Numpy Enhancement Proposal: group_by functionality

classic Classic list List threaded Threaded
8 messages Options
Reply | Threaded
Open this post in threaded view
|

Numpy Enhancement Proposal: group_by functionality

Eelco Hoogendoorn


Hi all,

Please critique my draft exploring the possibilities of adding group_by support to numpy:

In nearly ever project I work on, I require group_by functionality of some sort. There are other libraries that provide this kind of functionality, such as pandas for instance, but I will try to make the case here that numpy ought to have a solid core of group_by functionality.

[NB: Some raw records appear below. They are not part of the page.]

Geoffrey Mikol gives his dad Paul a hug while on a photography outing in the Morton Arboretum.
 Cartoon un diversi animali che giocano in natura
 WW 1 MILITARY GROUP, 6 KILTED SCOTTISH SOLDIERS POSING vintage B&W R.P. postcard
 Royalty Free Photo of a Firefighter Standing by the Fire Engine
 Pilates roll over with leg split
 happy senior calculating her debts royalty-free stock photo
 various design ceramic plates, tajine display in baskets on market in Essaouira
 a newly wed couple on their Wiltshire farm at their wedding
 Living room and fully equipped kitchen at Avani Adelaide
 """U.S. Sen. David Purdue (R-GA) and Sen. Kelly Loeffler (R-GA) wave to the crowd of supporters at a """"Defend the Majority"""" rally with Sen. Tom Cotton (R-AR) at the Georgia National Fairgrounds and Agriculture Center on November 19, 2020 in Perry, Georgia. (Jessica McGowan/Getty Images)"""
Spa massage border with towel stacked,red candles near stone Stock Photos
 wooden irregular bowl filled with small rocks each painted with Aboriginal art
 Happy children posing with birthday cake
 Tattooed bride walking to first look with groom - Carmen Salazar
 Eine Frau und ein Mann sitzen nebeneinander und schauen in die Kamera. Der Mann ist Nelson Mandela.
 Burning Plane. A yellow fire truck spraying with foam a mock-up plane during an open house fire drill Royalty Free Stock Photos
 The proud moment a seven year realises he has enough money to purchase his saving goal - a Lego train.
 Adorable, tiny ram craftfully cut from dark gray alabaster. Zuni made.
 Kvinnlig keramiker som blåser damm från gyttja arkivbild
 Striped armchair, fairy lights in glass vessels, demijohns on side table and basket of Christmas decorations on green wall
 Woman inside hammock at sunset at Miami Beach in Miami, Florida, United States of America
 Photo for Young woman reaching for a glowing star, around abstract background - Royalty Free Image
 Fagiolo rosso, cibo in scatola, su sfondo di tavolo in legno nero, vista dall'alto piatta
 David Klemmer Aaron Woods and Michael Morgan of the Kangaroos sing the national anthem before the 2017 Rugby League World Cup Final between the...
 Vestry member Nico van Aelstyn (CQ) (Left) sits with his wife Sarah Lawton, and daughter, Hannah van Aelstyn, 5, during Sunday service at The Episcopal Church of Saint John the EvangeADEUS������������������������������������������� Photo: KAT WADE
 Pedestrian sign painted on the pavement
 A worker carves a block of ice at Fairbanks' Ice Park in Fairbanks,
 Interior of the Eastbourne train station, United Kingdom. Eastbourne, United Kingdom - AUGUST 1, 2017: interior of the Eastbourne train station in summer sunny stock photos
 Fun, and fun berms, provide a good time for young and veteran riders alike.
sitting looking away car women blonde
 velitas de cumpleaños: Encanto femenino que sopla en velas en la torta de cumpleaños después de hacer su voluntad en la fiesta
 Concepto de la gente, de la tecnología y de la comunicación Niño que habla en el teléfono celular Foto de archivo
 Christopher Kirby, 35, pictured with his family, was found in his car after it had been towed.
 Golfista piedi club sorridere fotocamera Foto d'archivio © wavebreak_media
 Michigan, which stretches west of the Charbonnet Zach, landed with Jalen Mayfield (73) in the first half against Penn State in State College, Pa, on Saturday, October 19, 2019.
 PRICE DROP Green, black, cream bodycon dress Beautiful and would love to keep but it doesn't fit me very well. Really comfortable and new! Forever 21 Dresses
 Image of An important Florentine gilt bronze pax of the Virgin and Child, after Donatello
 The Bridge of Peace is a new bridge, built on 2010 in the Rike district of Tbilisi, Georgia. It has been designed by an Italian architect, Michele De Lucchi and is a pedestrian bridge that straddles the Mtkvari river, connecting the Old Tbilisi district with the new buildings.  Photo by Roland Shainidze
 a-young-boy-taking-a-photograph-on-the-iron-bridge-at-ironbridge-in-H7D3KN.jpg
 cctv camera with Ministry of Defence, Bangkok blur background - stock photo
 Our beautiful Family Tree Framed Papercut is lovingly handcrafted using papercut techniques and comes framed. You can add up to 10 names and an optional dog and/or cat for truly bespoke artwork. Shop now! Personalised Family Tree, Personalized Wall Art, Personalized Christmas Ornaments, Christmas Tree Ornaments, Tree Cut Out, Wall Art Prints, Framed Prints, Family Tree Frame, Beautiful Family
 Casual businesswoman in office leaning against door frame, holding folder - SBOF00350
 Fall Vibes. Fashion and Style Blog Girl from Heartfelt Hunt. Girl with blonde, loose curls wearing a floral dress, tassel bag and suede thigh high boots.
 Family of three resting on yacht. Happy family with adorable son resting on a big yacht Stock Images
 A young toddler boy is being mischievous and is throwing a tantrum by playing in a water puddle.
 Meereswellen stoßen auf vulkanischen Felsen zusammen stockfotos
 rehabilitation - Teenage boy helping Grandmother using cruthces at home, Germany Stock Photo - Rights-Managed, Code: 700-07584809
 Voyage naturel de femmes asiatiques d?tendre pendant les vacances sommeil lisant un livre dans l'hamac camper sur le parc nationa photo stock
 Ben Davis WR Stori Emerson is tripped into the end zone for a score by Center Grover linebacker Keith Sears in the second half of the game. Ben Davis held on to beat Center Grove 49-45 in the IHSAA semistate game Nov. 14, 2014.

Primarily, one may argue that the concept of grouping values by a key is far more general than a pandas dataframe. In particular, one often needs a simple one-line transient association between some keys and values, and trying to wrangle your problem into the more permanent and specialized datastructure that a dataframe is, is simply not called for.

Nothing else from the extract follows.